The conditions, coupled with Tony Pulis being in the home dugout meant there was never any realistic prospect of this game topping the match of the day running order. But with the game limping towards half time with little goalmouth action at either end, Robert Huth was sent off for a challenge on David Meyler.
This sparked a great deal of controversy with Tony Pulis accusing Meyler of play-acting. I think he’s talking about Meyler anyway, because in typical Pulis style, he childishly chose to neglect using the Sunderland midfielders name in his post-match assessment:
The referee hasn't taken the conditions into consideration. The player rolls around and stays down.

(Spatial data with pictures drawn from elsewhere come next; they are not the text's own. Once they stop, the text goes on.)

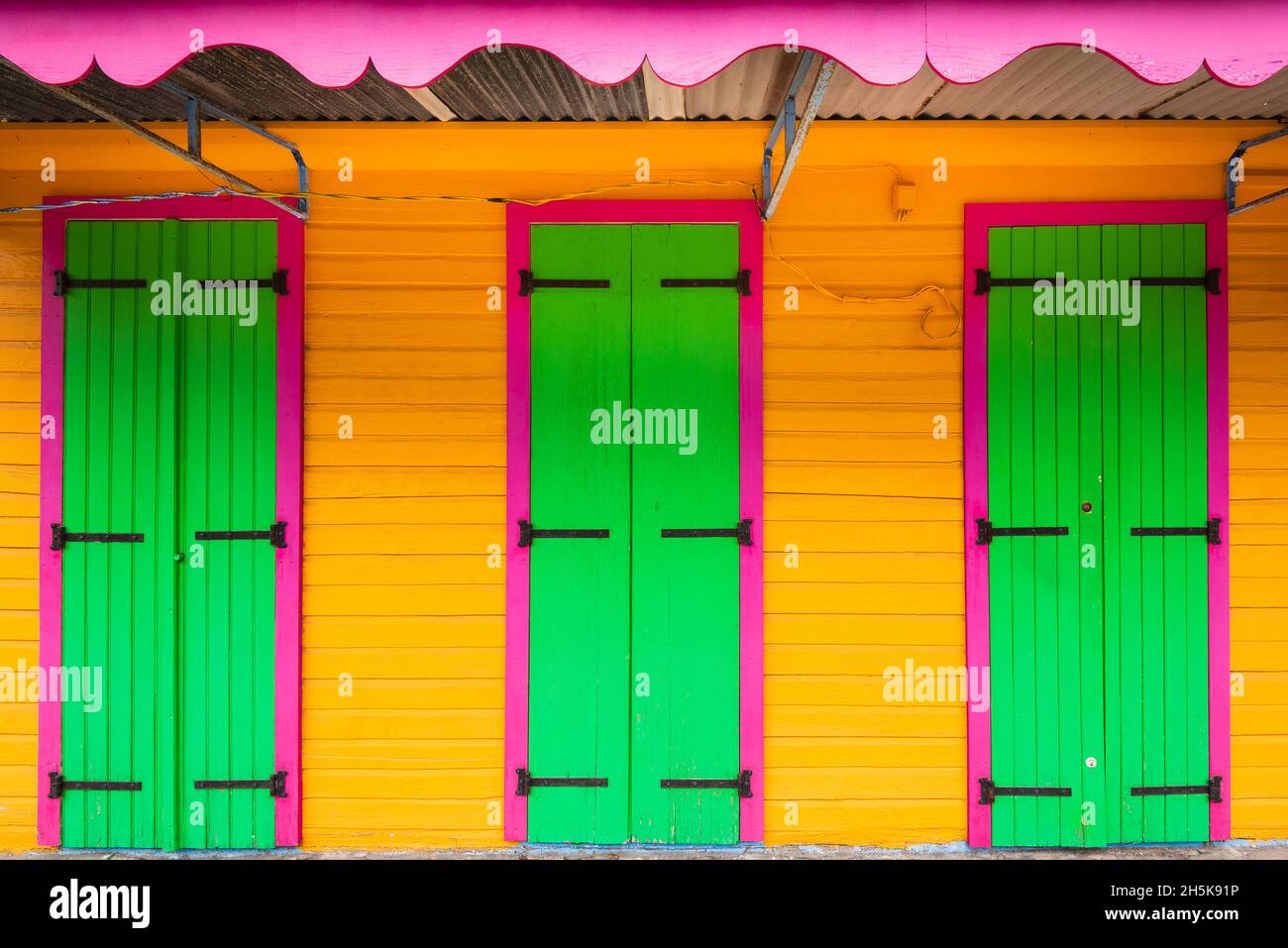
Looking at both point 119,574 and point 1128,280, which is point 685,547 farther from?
point 119,574

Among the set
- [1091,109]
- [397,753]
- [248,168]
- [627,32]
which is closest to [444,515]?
[397,753]

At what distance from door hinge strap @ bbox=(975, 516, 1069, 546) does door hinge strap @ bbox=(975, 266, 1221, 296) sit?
102 cm

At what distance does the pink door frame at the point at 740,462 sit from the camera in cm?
351

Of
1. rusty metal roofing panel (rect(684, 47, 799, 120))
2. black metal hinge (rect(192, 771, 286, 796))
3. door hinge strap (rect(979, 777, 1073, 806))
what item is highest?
rusty metal roofing panel (rect(684, 47, 799, 120))

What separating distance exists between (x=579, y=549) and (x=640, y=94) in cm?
193

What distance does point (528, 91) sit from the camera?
3.23m

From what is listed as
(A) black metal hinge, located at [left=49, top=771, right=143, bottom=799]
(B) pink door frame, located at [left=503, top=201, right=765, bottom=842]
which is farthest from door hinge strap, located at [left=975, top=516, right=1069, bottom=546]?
(A) black metal hinge, located at [left=49, top=771, right=143, bottom=799]

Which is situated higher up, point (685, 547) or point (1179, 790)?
point (685, 547)

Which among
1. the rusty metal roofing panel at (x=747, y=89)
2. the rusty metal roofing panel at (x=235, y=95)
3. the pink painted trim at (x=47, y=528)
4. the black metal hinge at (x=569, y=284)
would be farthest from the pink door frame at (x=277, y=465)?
the rusty metal roofing panel at (x=747, y=89)

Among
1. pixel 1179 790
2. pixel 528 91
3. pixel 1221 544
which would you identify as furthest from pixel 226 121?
pixel 1179 790

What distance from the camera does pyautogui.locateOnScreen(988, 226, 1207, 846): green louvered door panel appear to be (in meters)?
3.49

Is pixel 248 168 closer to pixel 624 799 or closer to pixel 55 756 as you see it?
pixel 55 756

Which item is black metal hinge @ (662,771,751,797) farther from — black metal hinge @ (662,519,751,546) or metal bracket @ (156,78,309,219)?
metal bracket @ (156,78,309,219)

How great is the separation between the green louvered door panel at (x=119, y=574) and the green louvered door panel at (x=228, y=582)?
78 mm
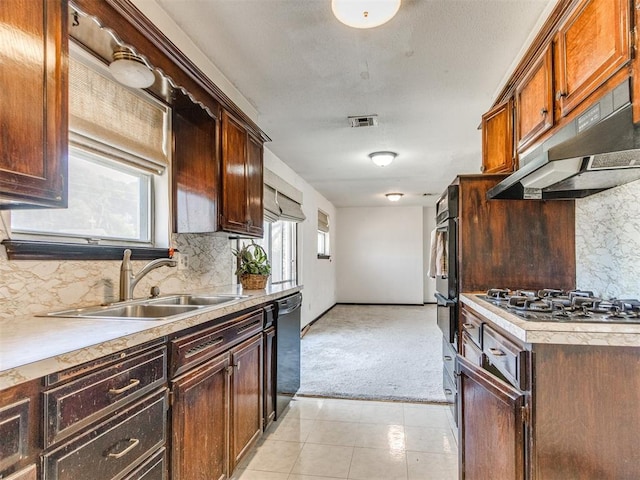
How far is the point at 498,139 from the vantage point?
8.32 ft

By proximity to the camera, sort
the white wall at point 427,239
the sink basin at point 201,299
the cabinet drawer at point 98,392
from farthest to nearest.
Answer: the white wall at point 427,239 < the sink basin at point 201,299 < the cabinet drawer at point 98,392

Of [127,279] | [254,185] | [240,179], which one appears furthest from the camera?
[254,185]

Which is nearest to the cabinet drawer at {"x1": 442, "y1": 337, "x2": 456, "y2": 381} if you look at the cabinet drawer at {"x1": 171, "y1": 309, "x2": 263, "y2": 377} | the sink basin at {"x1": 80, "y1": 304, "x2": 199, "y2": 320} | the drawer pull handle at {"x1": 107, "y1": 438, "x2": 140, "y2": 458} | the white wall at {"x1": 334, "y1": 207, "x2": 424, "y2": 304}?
the cabinet drawer at {"x1": 171, "y1": 309, "x2": 263, "y2": 377}

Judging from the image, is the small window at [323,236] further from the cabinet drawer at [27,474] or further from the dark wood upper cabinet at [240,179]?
the cabinet drawer at [27,474]

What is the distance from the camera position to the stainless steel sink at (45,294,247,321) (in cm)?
152

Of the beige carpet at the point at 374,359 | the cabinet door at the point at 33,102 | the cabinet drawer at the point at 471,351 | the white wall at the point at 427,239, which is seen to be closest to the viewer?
the cabinet door at the point at 33,102

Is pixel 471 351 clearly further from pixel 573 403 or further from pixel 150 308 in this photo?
pixel 150 308

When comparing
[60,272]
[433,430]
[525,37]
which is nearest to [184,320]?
[60,272]

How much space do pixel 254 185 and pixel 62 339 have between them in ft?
6.56

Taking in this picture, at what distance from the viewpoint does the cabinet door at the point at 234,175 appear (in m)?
2.43

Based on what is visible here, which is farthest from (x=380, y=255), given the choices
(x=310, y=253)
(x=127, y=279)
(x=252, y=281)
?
(x=127, y=279)

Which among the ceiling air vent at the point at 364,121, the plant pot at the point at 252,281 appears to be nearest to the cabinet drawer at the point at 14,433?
the plant pot at the point at 252,281

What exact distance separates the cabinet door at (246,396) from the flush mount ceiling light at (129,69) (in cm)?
142

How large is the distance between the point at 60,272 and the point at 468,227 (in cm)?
220
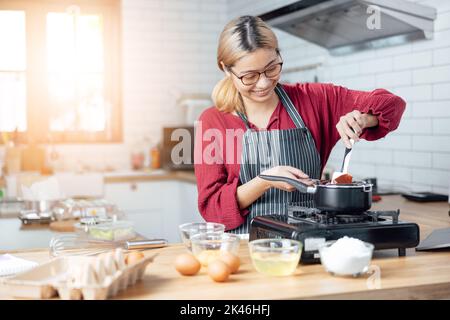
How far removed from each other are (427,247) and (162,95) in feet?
15.5

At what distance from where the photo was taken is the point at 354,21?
13.3 ft

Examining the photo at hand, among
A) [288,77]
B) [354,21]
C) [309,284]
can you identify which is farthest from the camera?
[288,77]

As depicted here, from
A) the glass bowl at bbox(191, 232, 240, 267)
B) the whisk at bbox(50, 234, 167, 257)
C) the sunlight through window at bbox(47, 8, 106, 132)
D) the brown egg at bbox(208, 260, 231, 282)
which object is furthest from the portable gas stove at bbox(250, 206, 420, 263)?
the sunlight through window at bbox(47, 8, 106, 132)

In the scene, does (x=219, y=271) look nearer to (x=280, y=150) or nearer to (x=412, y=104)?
(x=280, y=150)

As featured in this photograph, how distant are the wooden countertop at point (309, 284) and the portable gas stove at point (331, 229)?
0.19ft

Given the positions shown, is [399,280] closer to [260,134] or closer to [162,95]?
[260,134]

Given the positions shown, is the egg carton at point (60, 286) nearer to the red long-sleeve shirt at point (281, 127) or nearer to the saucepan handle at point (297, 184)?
the saucepan handle at point (297, 184)

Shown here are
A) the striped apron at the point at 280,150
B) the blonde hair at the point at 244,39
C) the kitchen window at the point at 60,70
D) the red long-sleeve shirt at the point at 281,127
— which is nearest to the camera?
the blonde hair at the point at 244,39

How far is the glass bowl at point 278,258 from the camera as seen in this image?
1.91 meters

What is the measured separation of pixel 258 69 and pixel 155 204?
3635mm

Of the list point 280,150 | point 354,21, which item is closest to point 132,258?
point 280,150

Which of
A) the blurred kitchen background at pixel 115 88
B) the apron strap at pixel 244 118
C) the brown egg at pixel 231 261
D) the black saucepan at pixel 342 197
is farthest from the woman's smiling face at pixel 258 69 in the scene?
the blurred kitchen background at pixel 115 88

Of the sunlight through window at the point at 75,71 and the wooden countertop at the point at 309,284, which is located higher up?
the sunlight through window at the point at 75,71

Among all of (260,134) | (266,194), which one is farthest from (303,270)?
(260,134)
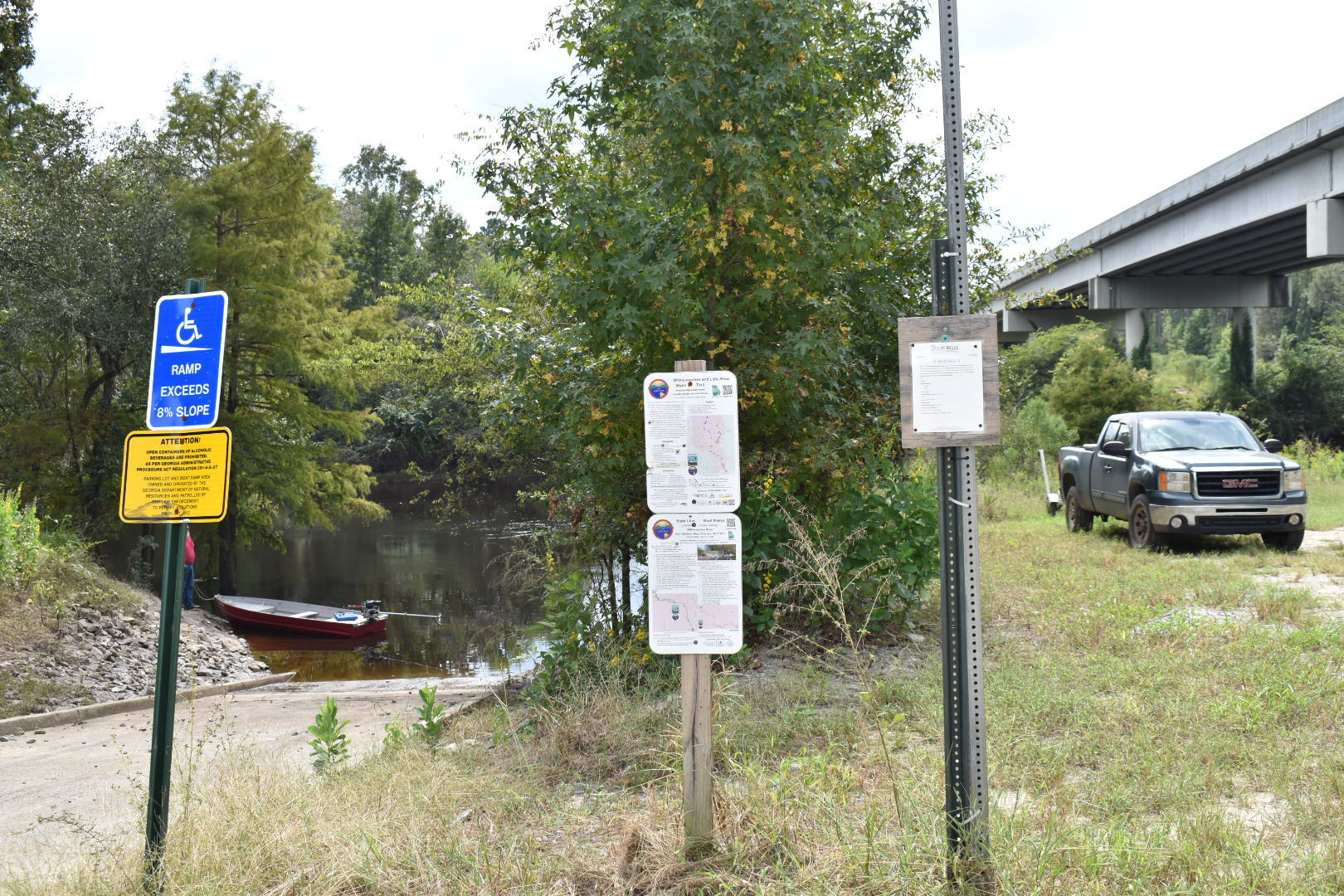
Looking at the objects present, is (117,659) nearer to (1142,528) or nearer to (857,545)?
(857,545)


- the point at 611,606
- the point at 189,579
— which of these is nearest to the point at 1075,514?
the point at 611,606

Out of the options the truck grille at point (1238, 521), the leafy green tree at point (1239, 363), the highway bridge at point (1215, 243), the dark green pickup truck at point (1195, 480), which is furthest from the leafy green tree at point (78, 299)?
the leafy green tree at point (1239, 363)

But Robert hasn't touched him. The player tries to get him sent off. It's a disease that's creeping into the game.
Obviously the Stoke manager’s ignorance extended to ignoring Meyler’s turbulent time with injures when making his comments about play acting. Of course, him complaining about cynical play when he builds football teams in that image was also rather hypocritical.
In the second half Sunderland made their extra man advantage count as Stephane Sessengnon slipped an inviting ball through to James McClean, who out-muscled Andy Wilkinson to slot the ball beyond Thomas Sorensen to give us a precious lead.
Stoke had much of the possession late on in the game but Sunderland dealt with their pressure with relative comfort, with Simon Mignolet only having to make a few routine saves to ensure we came away with all three points.
Oh, what we would give for a comfortable away win this weekend at the Potteries - a Mark Hughes meltdown would also be an extremely entertaining extra.